**** PAGE EXCERPT ****

Thanks for sharing @Paul Simpson . Good reading.I produced a short article on the 'risk and opportunity' piece on LinkedIn that may be of help.
From my experience (in automotive manufacturing and now as a consultant), I don't see failure to assess risks as much as I see simple confusion with the terms and requirements. Leadership of many (most?) organizations identify and manage risk every day. Some are relatively static (i.e. available workforce), others more dynamic (i.e. fuel surcharges). The METHODS that those organizations perform so called "RBT"....analyzing and managing risk, often vary considerably from company to company....industry to industry.
Regardless, organizations tend to read the standard and determine they need some ADDITIONAL method to articulate for the sake of the auditor. This often results in bulky, non-beneficial matrices with elaborate scoring ranking systems, that add (generally) a non-beneficial burden to one or two individuals....furthermore, these documents are (generally) not ".. .'integrated(ion into the organization’ business processes;".
Why? Because leadership recognizes that there is (generally) no benefit to that approach and they (leadership) become frustrated and jaded by the entire concept of being QMS certified. THIS, I argue is one of the greatest reasons that QMS,s "fail". No. Leadership. Buy-in.

**** DATA PROVIDED ****

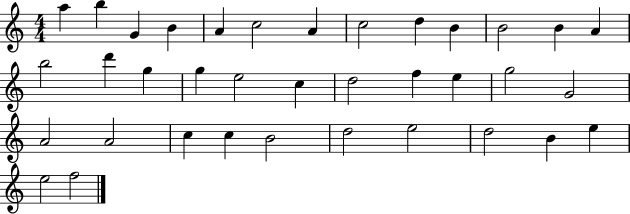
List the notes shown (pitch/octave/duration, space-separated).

A5/q B5/q G4/q B4/q A4/q C5/h A4/q C5/h D5/q B4/q B4/h B4/q A4/q B5/h D6/q G5/q G5/q E5/h C5/q D5/h F5/q E5/q G5/h G4/h A4/h A4/h C5/q C5/q B4/h D5/h E5/h D5/h B4/q E5/q E5/h F5/h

****

## REQUIREMENT
Translate this sentence from the post on risk-based thinking into Spanish: "Leadership of many (most?) organizations identify and manage risk every day." The lines above aren't needed here.

## RESPONSE FOR THIS EXERCISE
La dirección de muchas organizaciones (¿la mayoría?) identifica y gestiona el riesgo todos los días.